Welcoming Québec Solidaire’s call for an anti-Liberal “progressive,” pro-Quebec sovereignist alliance, the head of Option Nationale—a small right-wing nationalist party founded by an ex-banker and former PQ legislator—declared the “enumerated conditions”…“interesting.”

The only real points of contention between QS and the PQ relate to tactics concerning the accession to Quebec independence, particularly the timing of another independence referendum. “The PQ of Jean-François Lisée wants to put off a referendum indefinitely,” said David’s co-official QS spokesperson, Andrés Fontecilla. “So Québec Solidaire is now the only party represented in the National Assembly which places the independence of Quebec at the center of its priorities.”

These tactical differences aside, QS and the PQ have a shared vision for the reshuffling of the North American nation-state system to create a capitalist République du Québec, that is, a state more exclusively focused on promoting the economic and geostrategic interests of Quebec’s French-speaking bourgeoisie.
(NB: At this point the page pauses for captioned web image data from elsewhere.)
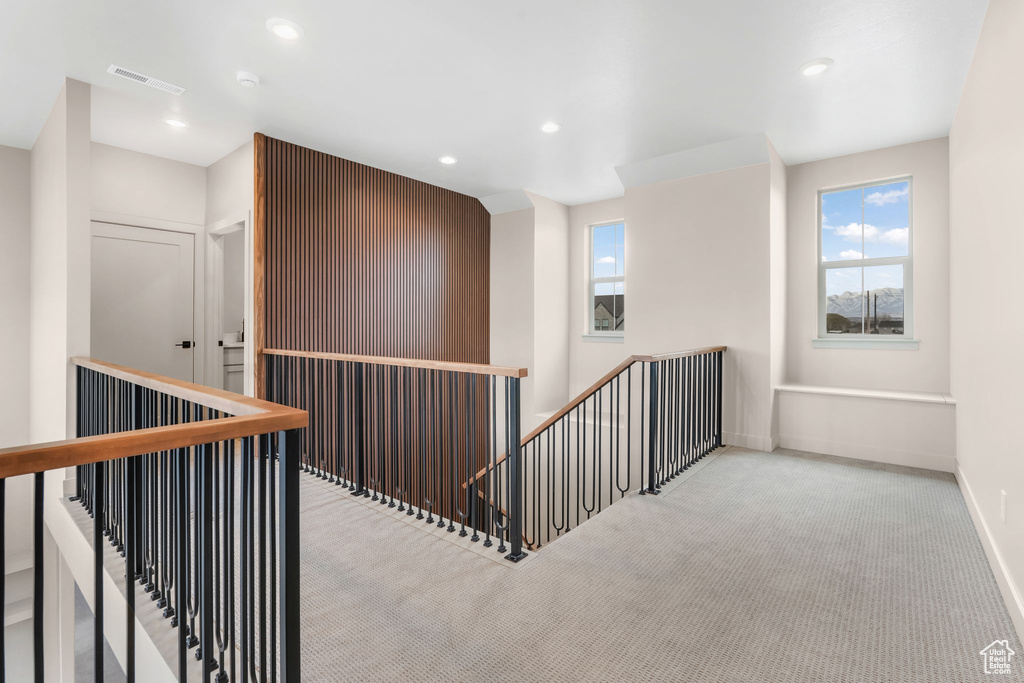 Hall with visible vents, baseboards, recessed lighting, carpet flooring, and an upstairs landing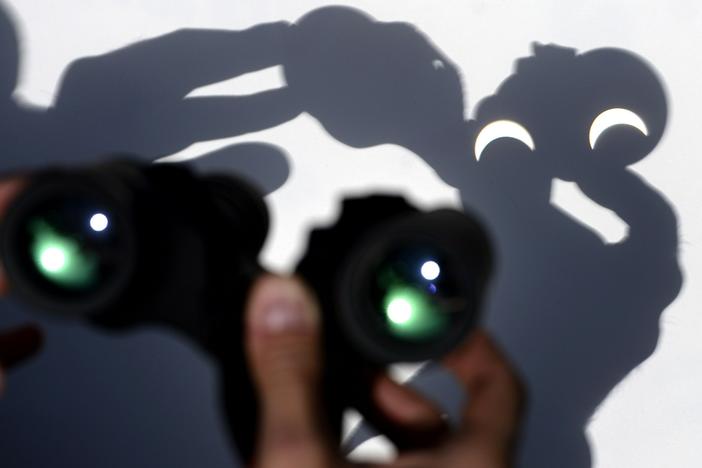 A person uses a pair of binoculars to watch the moon pass infront of the Earth's star marking a total eclipse in Vigo, northwestern Spain on March 20, 2015.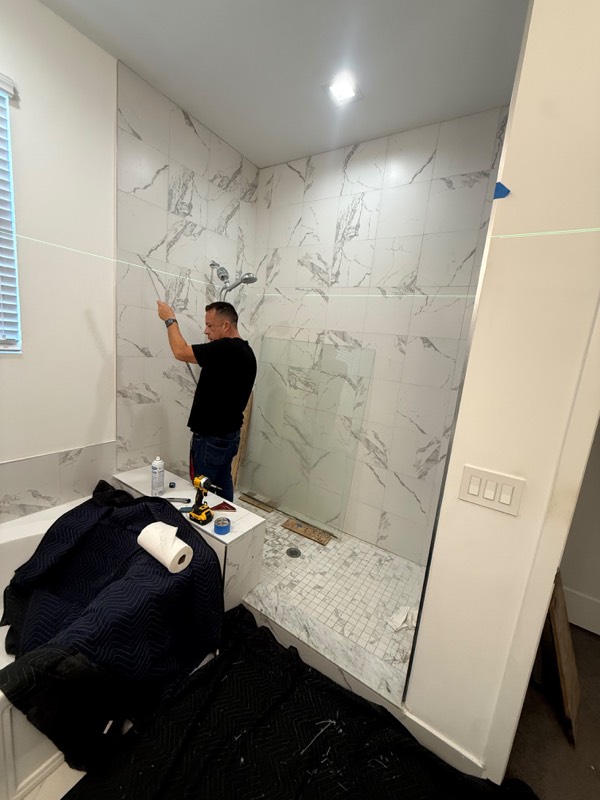 Installer checking shower walls with a laser level before setting the glass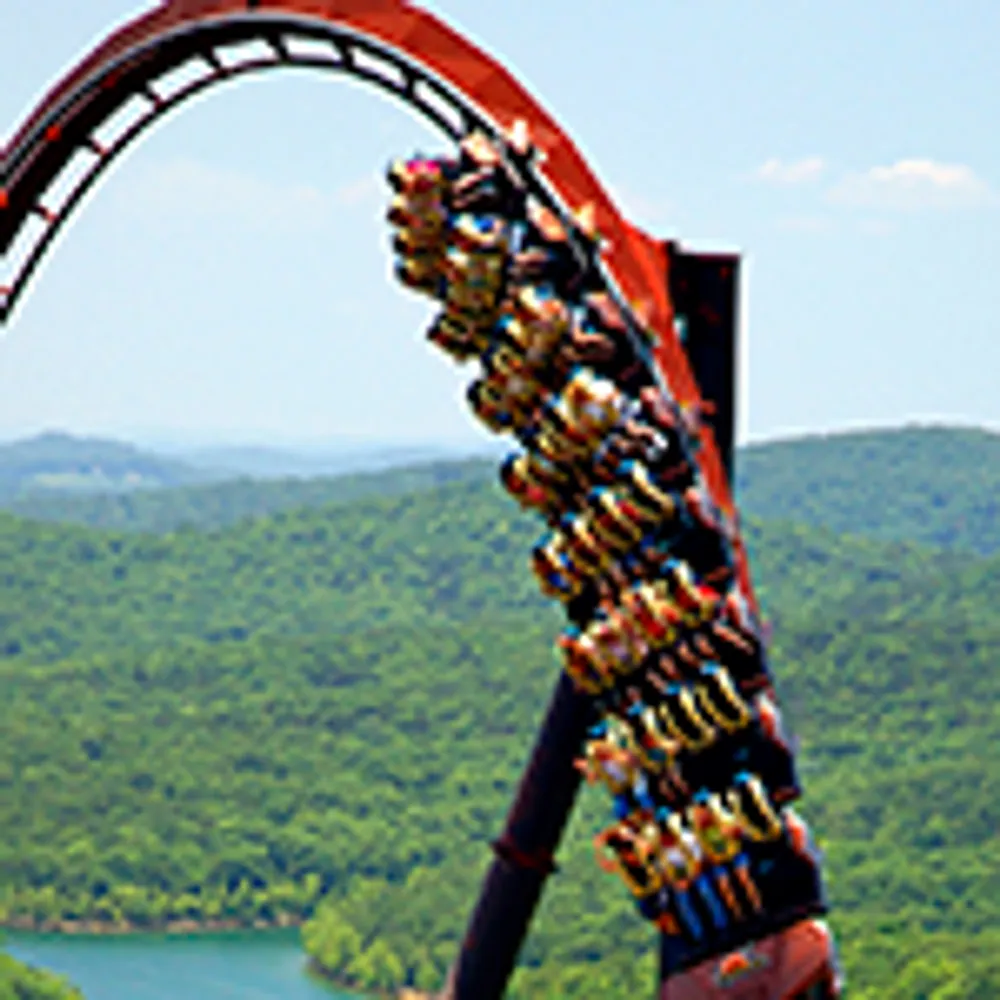 A roller coaster car full of people is descending a steep looping track against a backdrop of lush green hills and a blue sky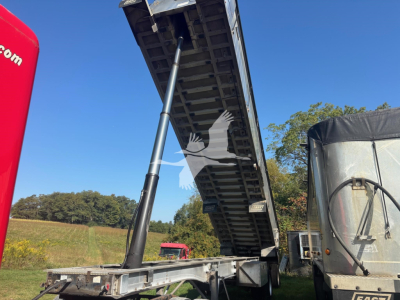 Dump trailer with hydraulic dump bed raised, hydraulic strut visible, exposed undercarriage, road field background.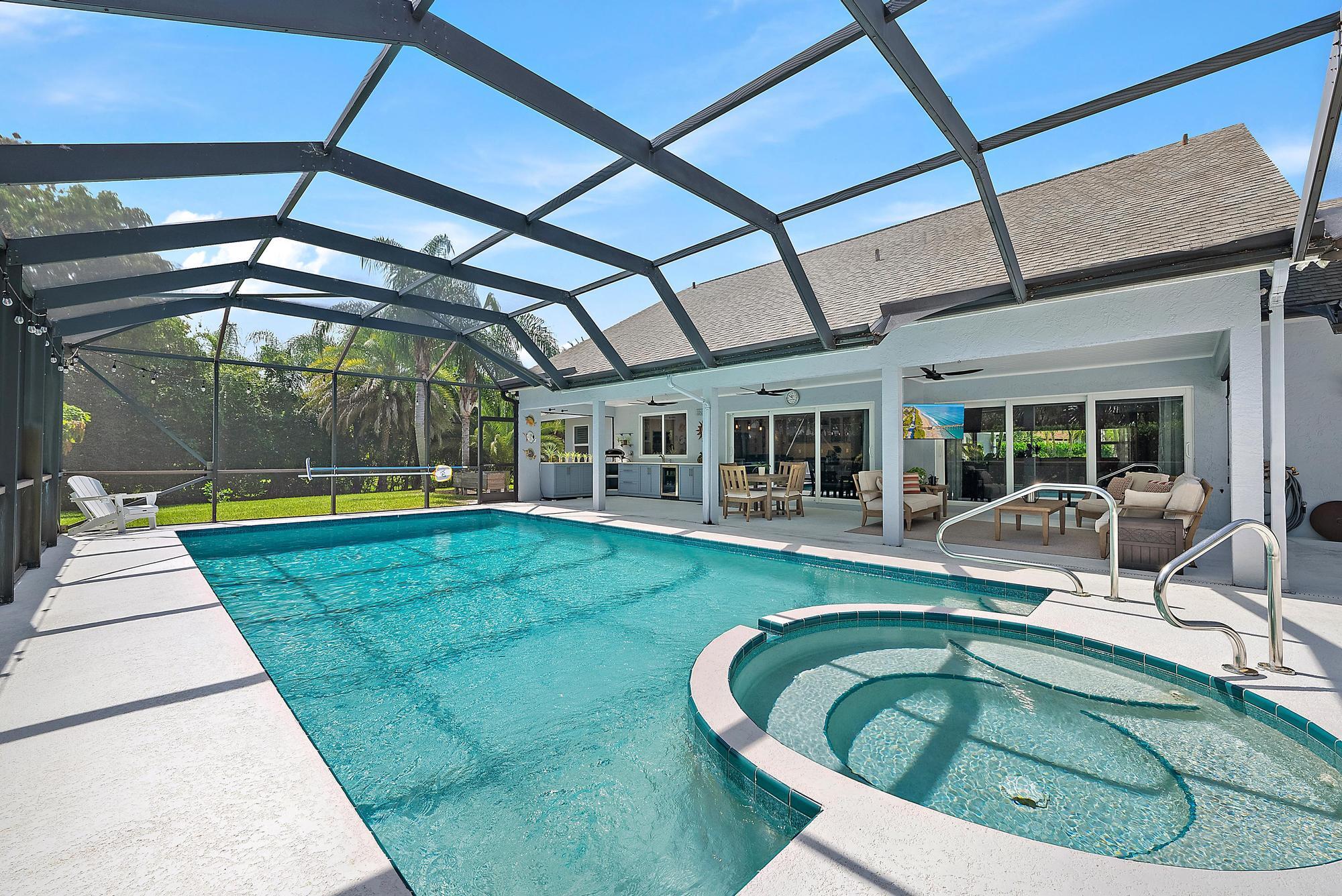 11 Loggerhead Lane Tequesta, FL 33469 - Photo 36 of 46 a view of swimming pool with patio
They both invoke nationalism as a means to politically subordinate Quebec workers to “their” ruling class, insisting that Quebecois workers have more in common with the Quebec bourgeoisie—including the PQ’s ex-leader and media and telecommunications magnate, Pierre-Karl Péladeau—than with their English-speaking and immigrant class brothers and sisters in the rest of Canada and the United States.

In a recent speech, QS National Assembly deputy Manon Massé promoted “national unity,” that is the suppression of the class struggle. “The responsibility of a credible political movement,” said Massé, “is to foster social dialogue and bring Quebeckers together around collective interests, not to divide them according to their differences.”

Many of the most virulent nationalists are to be found in the Pabloite and other ostensibly Marxist groups that have dissolved into Québec Solidaire and function within it as a loyal fraction, helping give it a “radical” tinge.

A typical representative of these tendencies, QS Gatineau spokesperson Benoît Renaud, recently invoked the global “rise of the radical right”—the “xenophobic parties” in Europe and the election of Donald Trump as US president—to argue that Québec Solidaire should carry out a more aggressive campaign for Quebec independence. This he claimed is the only way “to strike a blow in favor of a more democratic, egalitarian, ecological and peaceful humanity.”

Renaud concluded his nationalist diatribe by adopting Trump's economic nationalist rhetoric. He issued his own call to “assert our national sovereignty, to say ‘No’ to treaties which claim to promote free trade but which actually protect the interests of multinationals.” This position has nothing to do with the struggle for the unity of the international working class against the transnationals and world capitalism, which requires implacable opposition to all forms of nationalism and the struggle to mobilize the working class as an independent political force. Rather, it echoes ultra-right-wing forces, such as Trump and the neo-fascist National Front in France, who condemn free trade treaties from the perspective of certain sections of their own national bourgeoisie, who fear losing out in the struggle for markets and profits.

The language adopted by Renaud highlights yet again the reactionary character of the Quebec independence project, as well as the growing similarity between the political positions of the pseudo-left and the extreme right.